**Caption-style text data**.
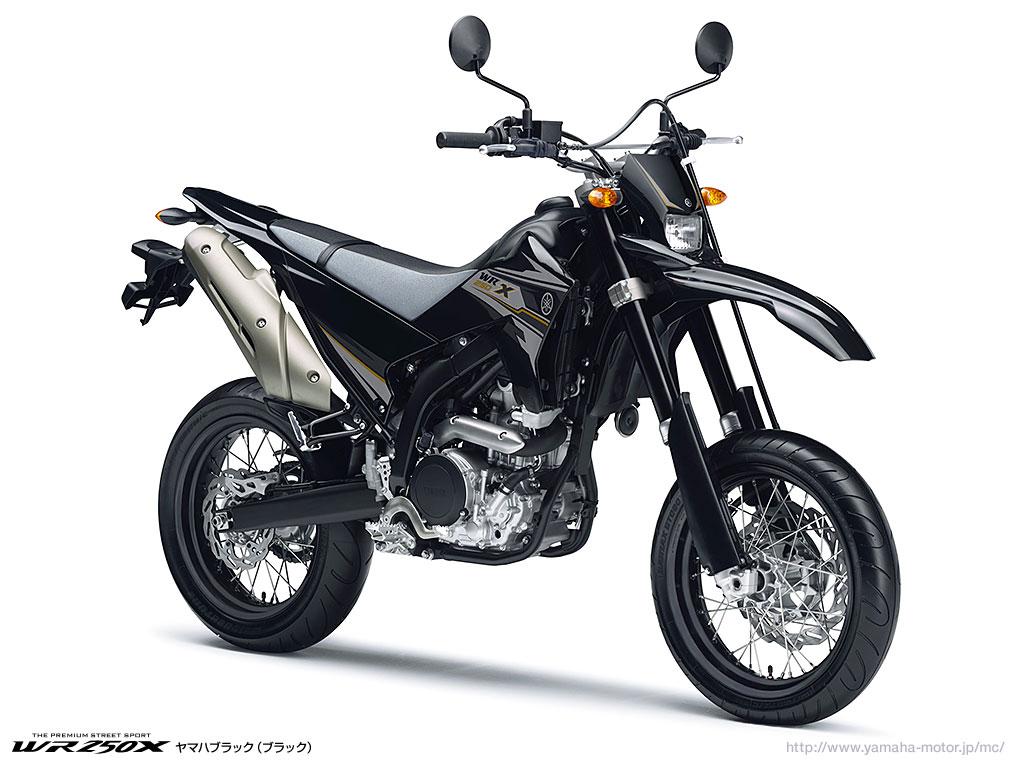 yamaha wr 250 x fuel injection dohc ridertua com. Black Bedroom Furniture Sets. Home Design Ideas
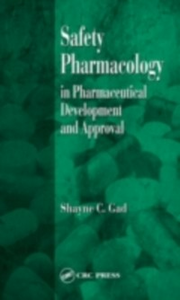 Ebook in inglese Safety Pharmacology in Pharmaceutical Development and Approval Gad, Shayne C.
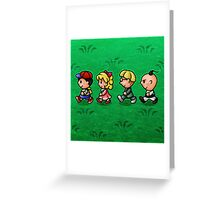 Earthbound Guys Greeting Card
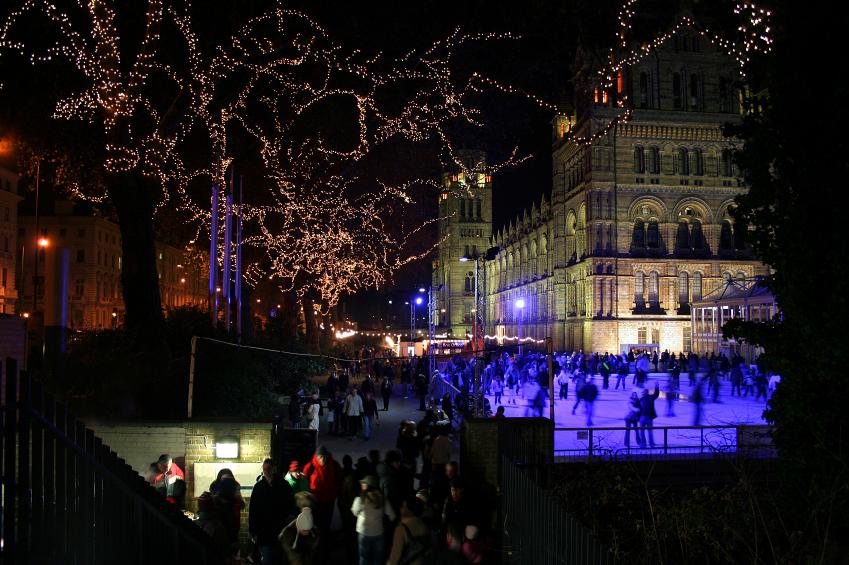 2012-12-04-Londonwinter.jpg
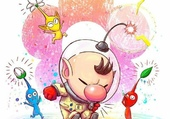 Olimar (Super Smash Bros) par J.Marme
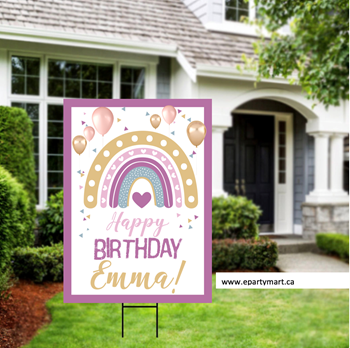 Picture of LAWN YARD SIGN - ANY BIRTHDAY - RAINBOW PERSONALIZE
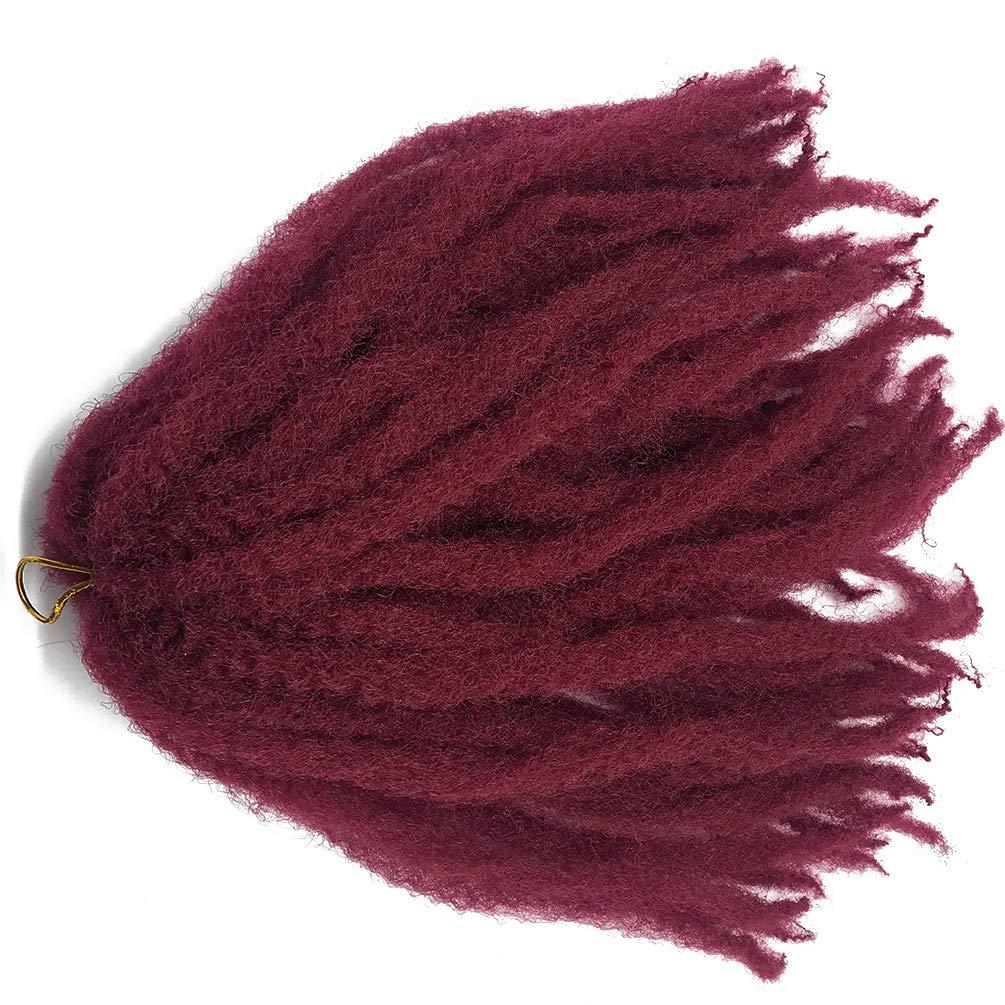 5 packs Marley Braids 18 Inch Afro Kinky Curly Hair Crochet Braids Synthetic Marley Bob Hair Crochet Twist Braids Marley Hair (5 packs, Burg)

**Requirement**.
Omitting all pictures, restate word for word the lines from the one containing "Olimar (Super Smash Bros) par J.Marme" through the last line of the data.

**Answer to the exercise**.
 Olimar (Super Smash Bros) par J.Marme
 Picture of LAWN YARD SIGN - ANY BIRTHDAY - RAINBOW PERSONALIZE
 5 packs Marley Braids 18 Inch Afro Kinky Curly Hair Crochet Braids Synthetic Marley Bob Hair Crochet Twist Braids Marley Hair (5 packs, Burg)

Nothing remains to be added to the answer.